As professor of management at Dartmouth College’s Tuck School of Business, she takes a similar approach to research, using her background in psychology, economics and marketing to come up with new approaches to designing customised healthcare and financial packages for companies. One minute, says Prof Keller, she can be reading an article on psychology and self-regulation and another, she will be perusing an economics paper on hyperbolic discounting.
“I collaborate with
researchers in the medical school, the economics
department, the anthropology department and the
psychology department . . . The most creative insights spring from interdisciplinary collaboration.”
Mumbai-born Prof Keller has crossed bridges in more ways than one. In 1979, she left India to study at Chicago’s Northwestern University. She has been in the US ever since but keeps her links with India intact, visiting once or twice a year. She now teaches the core marketing course that is part of Tuck’s MBA, as well as second-year programmes such as marketing strategy, consumer behaviour and public policy marketing.
When it comes to research, Prof Keller believes the interdisciplinary approach is crucial – and her education has left her with a wide knowledge of these different disciplines. After acquiring a bachelor’s degree in economics and statistics and, later, an MBA from Bombay University, she specialised in psychology while undertaking her marketing PhD at Northwestern University.
Her psychology studies have proved particularly useful. In her work on healthcare and financial planning, she has found, for example, that an individual’s outlook – whether they are optimistic or pessimistic, or willing to try new things or risk-averse – has a significant impact on how a marketing message or communication will be received, depending on whether it focuses on the positive or the negative aspects of the product.
This sort of insight, she claims, is only possible when different disciplines are combined. And in this respect, all three of her degrees have provided solid support for her work. Knowledge of psychology, she says, has given her the tools with which to listen to people.
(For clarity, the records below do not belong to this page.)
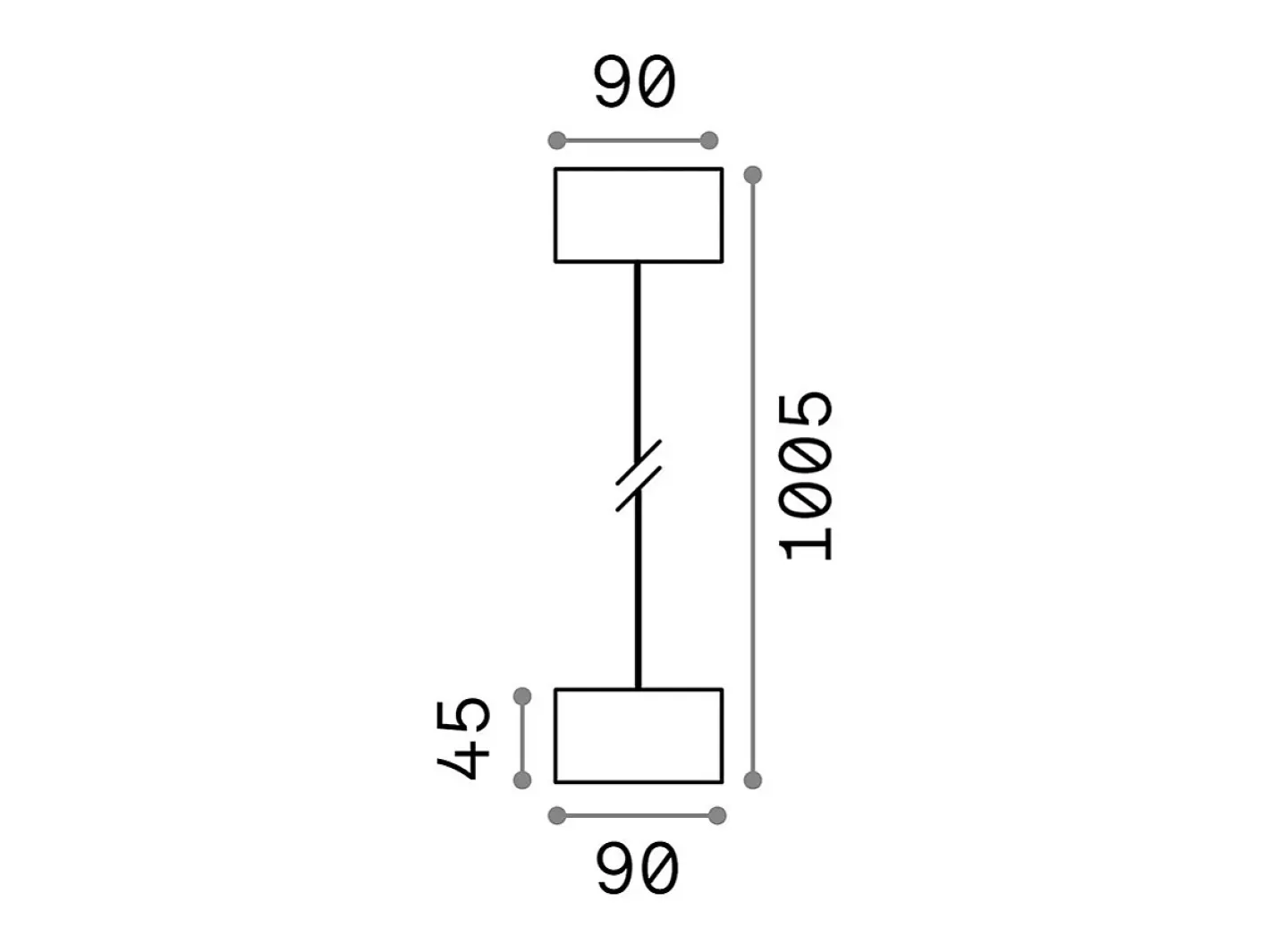 Discount Ideal Lux Sospensione Moderna Clio Alluminio Bianco 1 Luce E27 Blanco
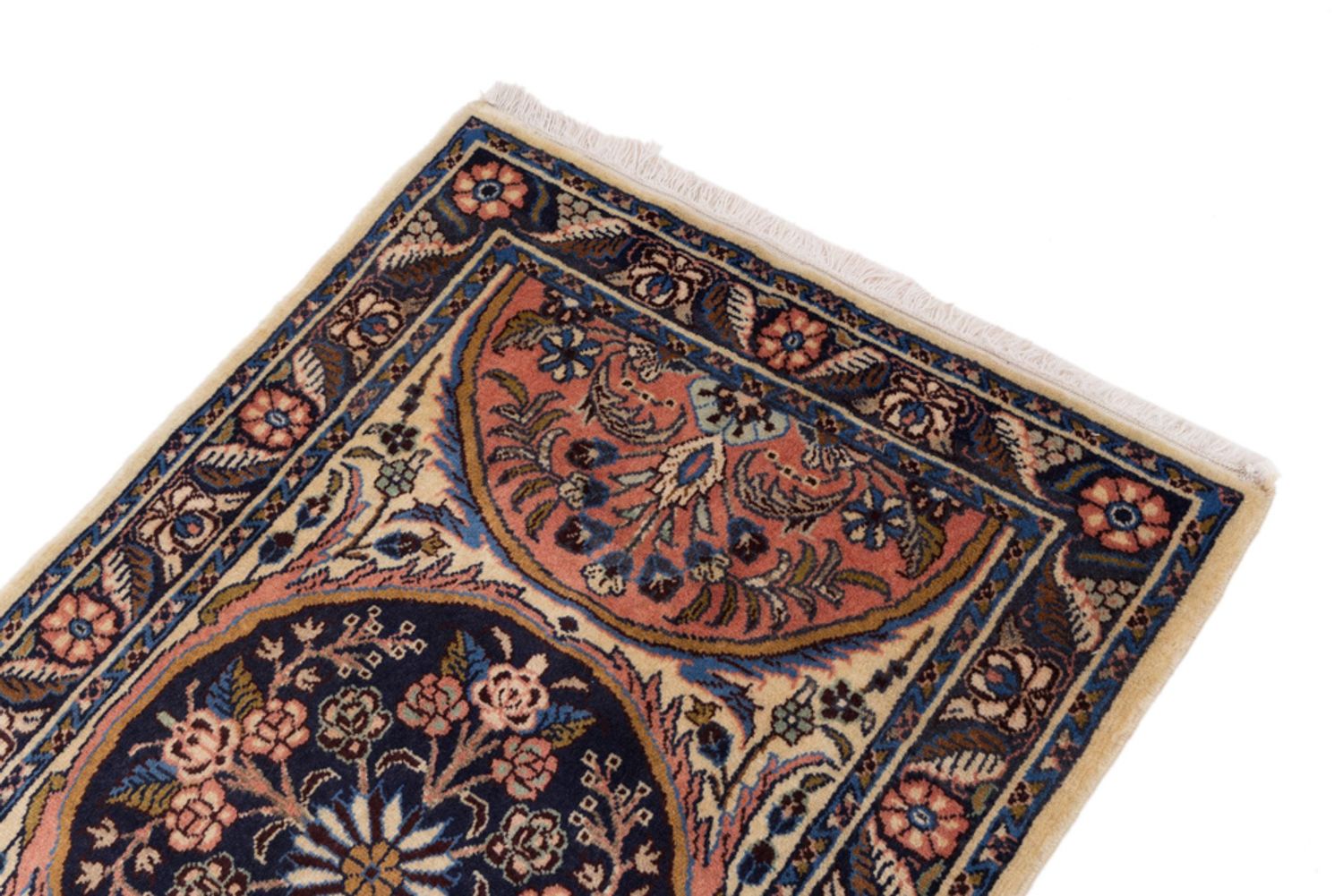 Runner Perský koberec - Klasický - 215 x 80 cm - vícebarevné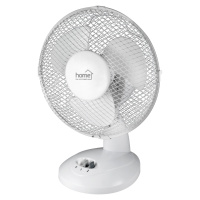 Stolový ventilátor 21W (23cm) biely (SOMOGYI)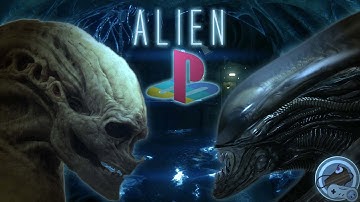 REVIEW: Alien Trilogy & Alien: Resurrection - PlayStation 1 🎃Halloween special!🎃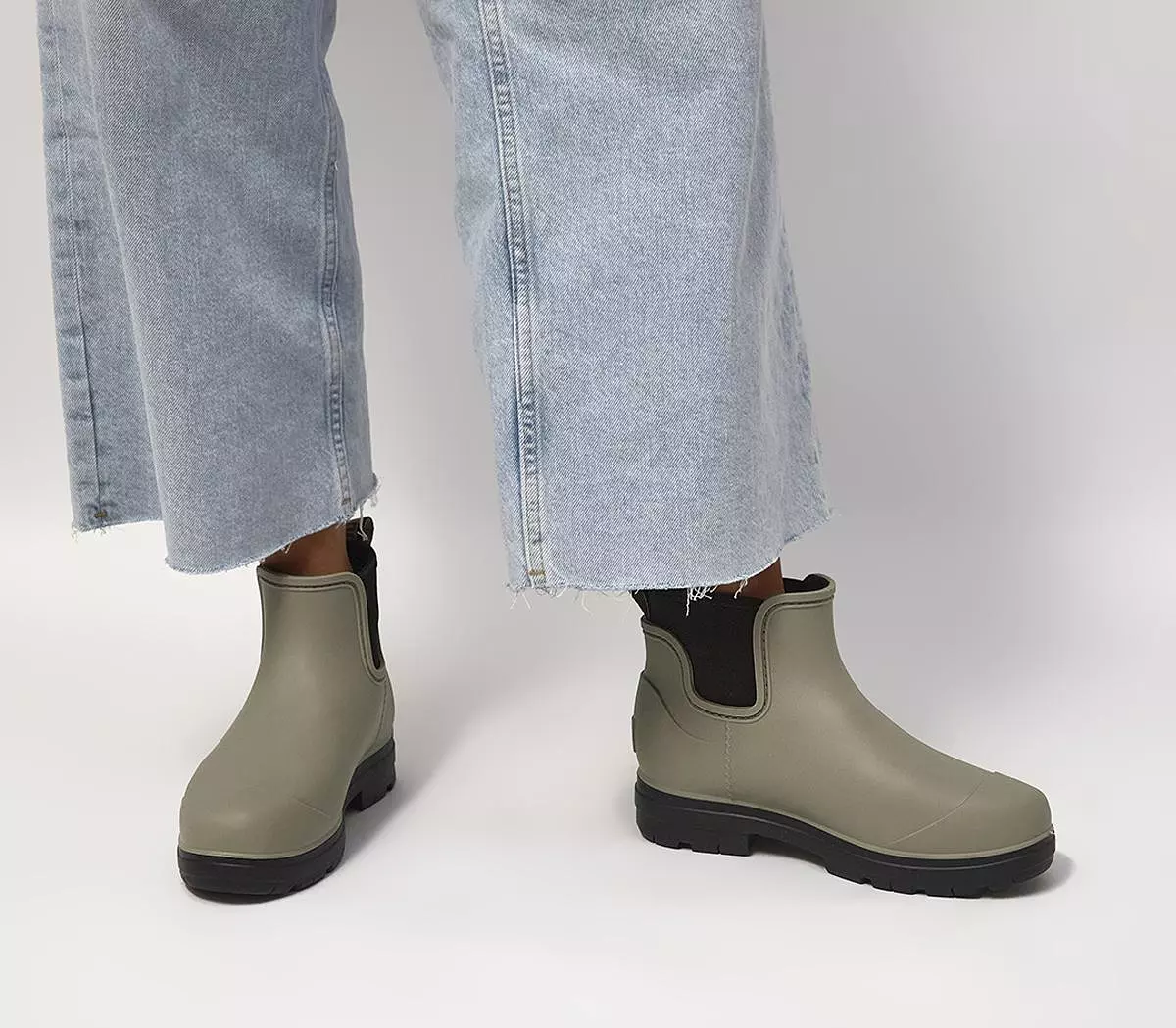 UGG Rain Boots Women Taupe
Economics allows her to group these people based on common needs. Finally, she uses the marketing discipline to come up with corporate strategies that address those needs.
It is an approach she has taken in research papers such as “Depressive Realism and Health Risk Accuracy: The Negative Consequences of Positive Mood” and “Informing Women about their Breast Cancer Risks: Truth and Consequences”.
Her findings could help healthcare companies give their patients a better service. Knowledge of whether a person is oriented toward prevention or promotion, for example, would enable pharmaceutical companies to tailor the instruction sheets that accompany prescription drugs, making patients more likely to comply.
One of Prof Keller’s current projects – examining why employees do not save for retirement – could have particular relevance to the business world.
Here she is using economic, anthropological, sociological and psychological perspectives to identify different goals – such as saving for travel, covering future healthcare costs or retiring early – and gain a broad picture of how people make saving decisions.
“Then we design the kinds of programmes that might encourage people to start saving or to save more, and we run a series of lab studies, focus groups and field experiments to see which of the programmes are more effective,” she explains.
Because Prof Keller is not an expert on financial planning, she reckons she can consider a wide variety of solutions to savings programmes. “Fish don’t see water, but I’m open to hearing anything,” she says. “Instead of taking the one-size-fits-all approach, the idea is not to make assumptions but to put yourself in the shoes of the person, see it from their perspective and design something that’s more useful.”
In designing something more useful, Prof Keller – who has a strong desire to contribute to society – believes it is not only individuals that will benefit. Companies, she believes, should be able to make savings on healthcare and retirement savings provision by coming up with programmes that are tailored more closely to their employees’ needs.
“If companies can understand how people make decisions about healthcare and retirement savings, then they can develop self-management incentive plans that will lower the burden on the company,” says Prof Keller. “And increasing the well-being of employees is integral to how those employees can serve customers.”
If she is right, the corporate world should take note. According to the Organisation for Economic Co-operation and Development, between 1990 and 2004 expenditure on health – both public and private – rose faster than gross domestic product in all 30 OECD members except Finland. On average, healthcare expenditure across the OECD accounted for 8.9 per cent of GDP in 2004, up from 7 per cent in 1990.
In the US, too, sharply rising healthcare costs have, in recent years, seriously dampened companies’ competitiveness, and contributed to financial difficulties in traditional manufacturing sectors such as the auto industry.
And, says Prof Keller, while companies have plenty of people helping them sell their products, a gap exists when it comes to resources that can help companies take care of their employees.
“Many companies feel they’re running a benefits office,” says Prof Keller. “And we know that employee satisfaction can put a cap on customer satisfaction, especially in a high face-to-face environment.
“So I’m hoping that adoption of some of my research findings could ultimately enhance both employee welfare and customer satisfaction.”